How much, Andrew, if I could get it so you can burn it? "I wouldn't pay anything. I'd pay them to keep running it," he says. I guess, to him, it means he still matters. And I'd say things like mattering matter to him. I wonder: if Pamella Bordes (the former Miss India he dated before it was revealed she was a call-girl) was to phone and say, 'Hey, Andrew, I'm in town, let's have dinner,' would he go?

"She can't," he says. "There's a court order stopping her coming within 100 metres of me. It would have to be a big table. I have no regrets about that. In fact I regard myself as quite savvy for getting out after 12 weeks because she was the kind of woman men become besotted with and do really stupid things with. Whereas this was a fling that I ended to the detriment of several suits and shirts (she scissored them). I very much regret she turned out to be what she was, but that is all."

Anyway, we are now off to Victoria, to his day job at The Business, in his chauffeur-driven Jaguar. We talk about papers. The FT needs more character. Never take on the Daily Mail. The Express is "living off a readership that's dying and dying". And The Independent has some fantastic journalists, Andrew? "Do they?"

The car is lovely. Andrew has nice cars, nice suits (what's left) and is lavishly housed. He has three homes: London; New York; south of France. (Oh, that we might fall in love, and become Andrew and Debs, the new Conrad and Babs. More sucking up required).

OK, Andrew, as the current Daily Telegraph editor is a stand-in, why not do it yourself? "No, absolutely not," he says. "It's not because I wouldn't relish the challenge or because I don't think I could do it, but because the price of doing it would be to give up everything else you see me doing."
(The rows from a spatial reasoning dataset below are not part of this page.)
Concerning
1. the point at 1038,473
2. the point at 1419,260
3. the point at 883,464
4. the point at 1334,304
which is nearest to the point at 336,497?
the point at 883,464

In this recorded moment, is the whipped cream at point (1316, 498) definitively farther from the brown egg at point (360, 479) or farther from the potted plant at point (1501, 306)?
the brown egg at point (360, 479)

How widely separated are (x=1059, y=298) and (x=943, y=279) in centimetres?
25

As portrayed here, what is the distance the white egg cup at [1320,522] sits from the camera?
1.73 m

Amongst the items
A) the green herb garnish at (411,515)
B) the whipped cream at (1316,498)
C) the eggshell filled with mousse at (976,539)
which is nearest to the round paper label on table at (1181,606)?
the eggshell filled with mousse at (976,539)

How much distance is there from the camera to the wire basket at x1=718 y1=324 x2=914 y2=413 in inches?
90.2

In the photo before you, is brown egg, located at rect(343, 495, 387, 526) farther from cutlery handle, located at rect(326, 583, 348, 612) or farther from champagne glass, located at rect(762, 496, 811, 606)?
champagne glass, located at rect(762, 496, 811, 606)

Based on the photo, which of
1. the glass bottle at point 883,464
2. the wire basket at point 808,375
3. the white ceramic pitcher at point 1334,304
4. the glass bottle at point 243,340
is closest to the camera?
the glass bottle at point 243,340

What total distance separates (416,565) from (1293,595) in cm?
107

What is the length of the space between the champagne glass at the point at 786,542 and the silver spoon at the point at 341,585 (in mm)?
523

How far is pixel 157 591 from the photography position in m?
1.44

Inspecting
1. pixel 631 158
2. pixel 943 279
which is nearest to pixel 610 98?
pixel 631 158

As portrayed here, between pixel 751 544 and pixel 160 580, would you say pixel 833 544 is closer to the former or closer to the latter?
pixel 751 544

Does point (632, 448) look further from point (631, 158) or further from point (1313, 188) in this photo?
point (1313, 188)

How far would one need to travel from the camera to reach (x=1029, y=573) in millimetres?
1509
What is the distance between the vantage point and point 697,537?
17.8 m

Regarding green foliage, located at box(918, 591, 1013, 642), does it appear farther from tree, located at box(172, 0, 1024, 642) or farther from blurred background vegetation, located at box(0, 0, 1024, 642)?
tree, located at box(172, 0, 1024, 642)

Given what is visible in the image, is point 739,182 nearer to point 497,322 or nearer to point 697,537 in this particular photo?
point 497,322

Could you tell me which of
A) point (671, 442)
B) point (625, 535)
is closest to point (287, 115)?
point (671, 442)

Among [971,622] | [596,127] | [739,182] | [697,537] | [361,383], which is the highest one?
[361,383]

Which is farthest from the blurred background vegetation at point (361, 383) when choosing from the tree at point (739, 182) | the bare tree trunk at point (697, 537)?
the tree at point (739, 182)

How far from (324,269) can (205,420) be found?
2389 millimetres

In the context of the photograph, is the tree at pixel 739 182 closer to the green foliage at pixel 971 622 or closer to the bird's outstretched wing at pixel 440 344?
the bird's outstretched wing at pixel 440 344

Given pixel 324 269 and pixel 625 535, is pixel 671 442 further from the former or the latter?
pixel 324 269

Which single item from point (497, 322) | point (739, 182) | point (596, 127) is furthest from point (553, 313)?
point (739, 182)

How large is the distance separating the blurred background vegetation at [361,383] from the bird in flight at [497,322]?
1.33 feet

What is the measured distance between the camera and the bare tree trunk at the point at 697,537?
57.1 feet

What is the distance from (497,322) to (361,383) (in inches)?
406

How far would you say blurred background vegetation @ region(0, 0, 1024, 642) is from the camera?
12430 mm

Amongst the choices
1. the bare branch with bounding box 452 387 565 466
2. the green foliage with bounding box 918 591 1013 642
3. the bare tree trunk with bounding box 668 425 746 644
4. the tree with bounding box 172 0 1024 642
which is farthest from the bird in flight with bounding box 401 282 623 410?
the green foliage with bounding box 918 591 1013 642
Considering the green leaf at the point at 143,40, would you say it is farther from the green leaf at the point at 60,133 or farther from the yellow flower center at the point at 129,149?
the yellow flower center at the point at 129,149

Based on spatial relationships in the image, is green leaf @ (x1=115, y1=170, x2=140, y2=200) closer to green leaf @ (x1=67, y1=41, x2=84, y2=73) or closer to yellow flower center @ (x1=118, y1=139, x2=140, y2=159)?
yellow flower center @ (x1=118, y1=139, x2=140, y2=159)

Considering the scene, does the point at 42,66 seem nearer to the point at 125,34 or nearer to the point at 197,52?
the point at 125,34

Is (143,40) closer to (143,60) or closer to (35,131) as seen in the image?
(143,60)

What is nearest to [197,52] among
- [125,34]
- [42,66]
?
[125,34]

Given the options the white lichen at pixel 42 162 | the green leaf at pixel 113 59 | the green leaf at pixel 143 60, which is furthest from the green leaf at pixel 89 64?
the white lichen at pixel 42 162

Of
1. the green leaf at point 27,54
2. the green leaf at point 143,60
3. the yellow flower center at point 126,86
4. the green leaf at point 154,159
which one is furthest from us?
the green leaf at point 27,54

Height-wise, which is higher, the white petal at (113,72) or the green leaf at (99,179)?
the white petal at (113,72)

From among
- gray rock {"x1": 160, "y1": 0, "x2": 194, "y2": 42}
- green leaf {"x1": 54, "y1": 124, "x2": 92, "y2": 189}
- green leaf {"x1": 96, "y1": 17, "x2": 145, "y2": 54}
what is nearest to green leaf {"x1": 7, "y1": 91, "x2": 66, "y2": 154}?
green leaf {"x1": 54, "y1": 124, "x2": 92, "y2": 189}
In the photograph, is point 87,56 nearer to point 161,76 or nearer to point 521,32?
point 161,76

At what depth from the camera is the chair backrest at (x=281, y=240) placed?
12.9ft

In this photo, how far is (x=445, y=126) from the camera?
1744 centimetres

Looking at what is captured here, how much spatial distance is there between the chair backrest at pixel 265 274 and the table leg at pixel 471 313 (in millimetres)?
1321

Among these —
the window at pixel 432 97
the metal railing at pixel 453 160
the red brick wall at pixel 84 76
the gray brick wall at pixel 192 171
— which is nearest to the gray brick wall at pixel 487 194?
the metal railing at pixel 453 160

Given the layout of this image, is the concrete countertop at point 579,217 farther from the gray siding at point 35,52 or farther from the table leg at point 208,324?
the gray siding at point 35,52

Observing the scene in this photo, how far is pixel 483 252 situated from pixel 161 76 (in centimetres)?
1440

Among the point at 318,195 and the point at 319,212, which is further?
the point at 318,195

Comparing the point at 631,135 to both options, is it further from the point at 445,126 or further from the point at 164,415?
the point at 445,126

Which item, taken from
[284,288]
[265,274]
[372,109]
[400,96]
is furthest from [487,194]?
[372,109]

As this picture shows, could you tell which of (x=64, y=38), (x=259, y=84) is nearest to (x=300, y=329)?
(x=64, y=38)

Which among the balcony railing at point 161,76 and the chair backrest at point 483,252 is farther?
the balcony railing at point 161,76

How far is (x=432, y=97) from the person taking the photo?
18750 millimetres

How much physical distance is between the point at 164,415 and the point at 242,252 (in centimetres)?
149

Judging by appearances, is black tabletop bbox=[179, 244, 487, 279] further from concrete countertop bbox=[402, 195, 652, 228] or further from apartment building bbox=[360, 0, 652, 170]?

At The Business we go into his office, which you wouldn't know is Andrew's if it weren't for: the large, framed photo of Andrew with the Queen, the large, framed photo of Andrew with Cherie and a large, framed photo of Andrew in braces, Gordon Gecko-style for the dust-jacket of his 1996 autobiography, Full Disclosure.

He wrote it just after Rupert Murdoch had eased him out of his Sunday Times editor's seat with the promise of a high-profile job in US TV that never materialised. They haven't spoken since. OK, if Murdoch were to call right now to say: "Hey, I'm in town, lets have dinner," would he go? "Absolutely, I'd be there like a shot. But if he were to phone and say: "Andrew, I'd like you to come and work for me," I'd say: "Thanks, but no thanks. A lot of people leave Murdoch either still obsessed and in love with him, or they leave with: 'Bastard. I'm going to get him.' Both screw you up. So I was happy to walk away on equal terms ." I think what he is saying is that he was smart enough to wash that man right out of his hair. Or that hair.

I wonder about his out-of-work life. He appears to have occasional girlfriends, some that have even turned out not to be call-girls, but nothing that ever lasts too long. I don't think he has much room for that sort of thing. He may have a kind of Tramp-going, hinterland deficit. I ask if he ever feels lonely. No, he says. "Someone once said to me: 'You actually like your own company,' and I said, 'What, you mean no one else does?' Ha!"

We meet later that night for This Week. Andrew is dispatched to the same make-up lady, who is really, really earning her money today, some might say (but not me!) The show is great. Abbott and Portillo's body language is fascinating, as ever. Shirley Williams refuses to shut up. And Andrew? He only apologises 435 times for predicting, at Christmas, that Charles Kennedy would be gone by March.He doesn't hang around afterwards. He makes to shoot off. "What?" I complain, "We're not going for a jig in Trrrrrramp?" That's such an urban myth," he says. "I haven't been for at least fourrrrr years."

I don't think we will be the next Conrad and Babs. Unless, of course, we meet at a party - in which case we'll be pretty much stuck with each other whether we like it or not. I still don't think I'll be able to work out what's going on with the hair, though.